Tad Devine: The One-Percenter Strategist

Devine often makes more than a million dollars a year, double what it takes to be a one-percenter. And Sanders paid him $5 million to be his chief strategist for his one-year primary campaign in 2015−16.

So who is this guy? He’s worked for some establishment Democrats you may have heard of: Jimmy Carter, Walter Mondale, Michael Dukakis, Al Gore, and John Kerry. Sanders started working with him in the 1990s.

Then in 2006, Devine landed a new kind of client—Viktor Fedorovych Yanukovych. But of course! He’s the Ukrainian candidate who messed with their 2004 election and triggered the “Orange Revolution.” That forced a rerun, which was fair, and Yanukovych lost. Enter Paul Manafort, who hired Devine to flip the next election to Yanukovych.

Manafort?! Wasn’t he Trump’s campaign chairman from June to August 2016, the man who Donald Trump dumped for having sleazy Ukrainian connections? That’s him. He was convicted of tax and bank fraud in 2018, and as of July 2019, he was set to be released from prison at the end of 2024. And Yanukovych? He’s now in exile in Russia and wanted by Ukraine for high treason.

Collected data
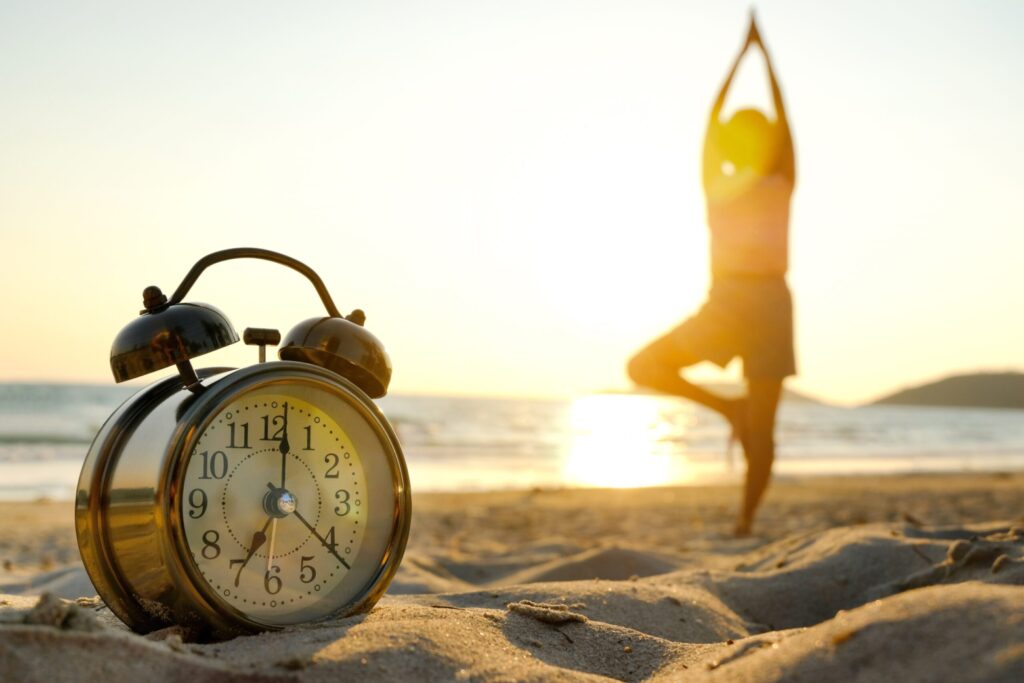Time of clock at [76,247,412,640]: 7:01
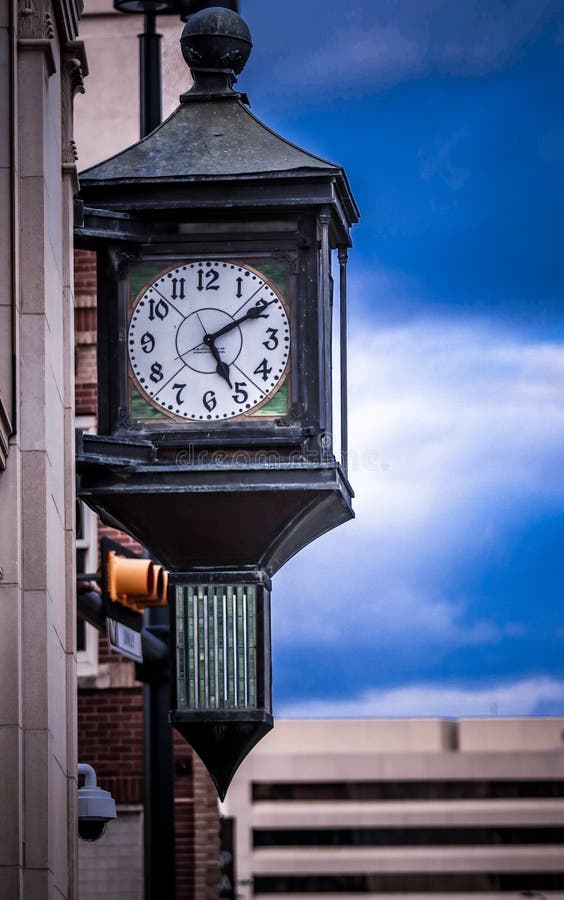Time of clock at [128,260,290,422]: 5:09
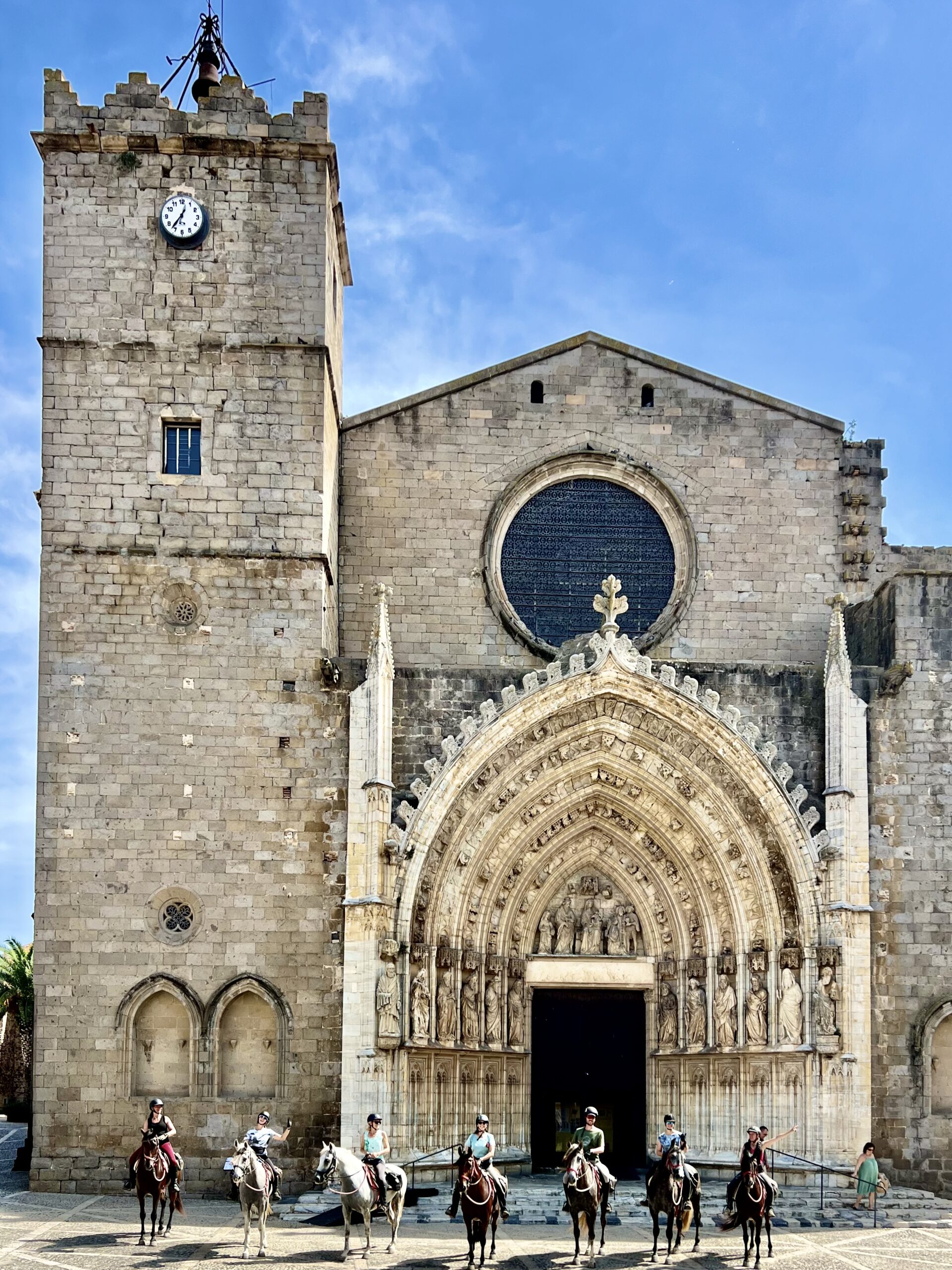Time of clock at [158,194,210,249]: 12:36
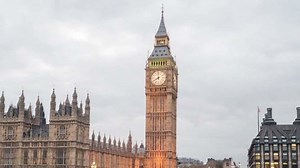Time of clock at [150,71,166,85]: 7:59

Exercise task
Reproduce the text about Tad Devine word for word from "So who is this" to "election to Yanukovych.".

Answer to this task
So who is this guy? He’s worked for some establishment Democrats you may have heard of: Jimmy Carter, Walter Mondale, Michael Dukakis, Al Gore, and John Kerry. Sanders started working with him in the 1990s.

Then in 2006, Devine landed a new kind of client—Viktor Fedorovych Yanukovych. But of course! He’s the Ukrainian candidate who messed with their 2004 election and triggered the “Orange Revolution.” That forced a rerun, which was fair, and Yanukovych lost. Enter Paul Manafort, who hired Devine to flip the next election to Yanukovych.